## What you need to do
1. Answer these questions about the technology blog posts:
(a) In which country is the National Geographic Water Hole Cam located?
(b) At what speed does effective conferencing work on a 3G cell phone?
(c) Which university is Joe St. Sauver from?
2. Rewrite the part of the technology blog posts between "I’m listening to" and "through emerging standards.", inclusive, changing "small screen" to "compact display".

## Text block
"""
Category Archives: Technology

Wildcam Africa

This is one of the coolest things I’ve seen in a long time.

Check out the National Geographic Water Hole Cam in Botswana.

A great use of technology. Just think of the educational opportunities here, esp. in the K12 arena.

Note: as of 10/4/05, the site appears to be swamped (no pun intended!) — hopefully usage will stabilize, and we’ll be able to access again soon…

Video conferencing on your phone

I’m listening to a presentation on “Hot Topics in Video Conferencing” at the Internet2 meeting. Most discussions have been relatively predictable conversations, but just heard a fascinating discussion about the practicality of videoconferencing on a 3G cell phone. Due to the small screen, effective conferencing works at 64Kbps. I had not realized how near-term this technology is. An example of one possible application was the potential of showing insurance claim information to the home office. Of course, the same issues we have today with firewalls, etc. in today’s environment are still to be dealt with, hopefully through emerging standards.

This is a huge market — one panelist said that the market for 3G phones is growing at 40% per quarter! Already, more 3G phones have been sold than the installed base of H.323 videoconferencing units.

This is something I’ll be tracking with interest…

Lambda-based network architectures & applications

Sat in on a very good and thorough session this morning on lambda-based networking. Joe St. Sauver of the University of Oregon gave a talk that was a good overview of applications and advanced networking and the things that led to creation of NLR. He talked about the place of lambda networks in supporting production and research, and speculated on the relationship of Abilene and NLR.

The slides of this talk are very detailed; Joe said that he intentionally made them this way to support the webcast or for folks that would read the slides in a standalone fashion. Therefore, this is a great overview/status report for anyone who is interested in getting better up to speed in optical networking.
"""
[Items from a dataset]
"""
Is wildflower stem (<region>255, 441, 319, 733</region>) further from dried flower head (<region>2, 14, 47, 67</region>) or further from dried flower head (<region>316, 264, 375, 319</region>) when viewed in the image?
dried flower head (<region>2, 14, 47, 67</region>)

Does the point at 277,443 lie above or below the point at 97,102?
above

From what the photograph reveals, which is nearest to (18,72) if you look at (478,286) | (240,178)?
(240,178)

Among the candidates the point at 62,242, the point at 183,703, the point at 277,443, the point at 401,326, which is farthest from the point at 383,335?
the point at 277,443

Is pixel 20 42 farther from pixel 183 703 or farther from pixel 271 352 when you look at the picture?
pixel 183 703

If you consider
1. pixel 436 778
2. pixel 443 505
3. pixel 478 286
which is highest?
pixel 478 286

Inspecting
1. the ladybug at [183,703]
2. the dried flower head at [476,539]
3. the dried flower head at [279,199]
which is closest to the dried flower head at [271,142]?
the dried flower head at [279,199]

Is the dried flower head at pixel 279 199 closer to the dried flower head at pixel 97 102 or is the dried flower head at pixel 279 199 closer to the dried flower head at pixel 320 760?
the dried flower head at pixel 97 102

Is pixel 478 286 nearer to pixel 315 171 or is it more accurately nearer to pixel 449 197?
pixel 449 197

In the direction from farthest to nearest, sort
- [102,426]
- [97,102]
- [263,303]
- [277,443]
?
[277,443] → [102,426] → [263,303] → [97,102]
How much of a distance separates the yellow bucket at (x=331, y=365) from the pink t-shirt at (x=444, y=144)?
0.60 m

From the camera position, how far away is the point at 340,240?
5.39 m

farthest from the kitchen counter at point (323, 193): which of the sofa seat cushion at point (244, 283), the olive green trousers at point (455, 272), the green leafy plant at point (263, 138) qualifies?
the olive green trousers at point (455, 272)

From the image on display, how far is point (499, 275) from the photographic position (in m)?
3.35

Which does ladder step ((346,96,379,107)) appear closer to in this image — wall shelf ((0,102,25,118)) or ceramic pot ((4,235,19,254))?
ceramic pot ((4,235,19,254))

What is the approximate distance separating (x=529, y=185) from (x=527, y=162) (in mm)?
"""
## Expected results
1.
(a) Botswana
(b) 64Kbps
(c) The University of Oregon

2.
I’m listening to a presentation on “Hot Topics in Video Conferencing” at the Internet2 meeting. Most discussions have been relatively predictable conversations, but just heard a fascinating discussion about the practicality of videoconferencing on a 3G cell phone. Due to the compact display, effective conferencing works at 64Kbps. I had not realized how near-term this technology is. An example of one possible application was the potential of showing insurance claim information to the home office. Of course, the same issues we have today with firewalls, etc. in today’s environment are still to be dealt with, hopefully through emerging standards.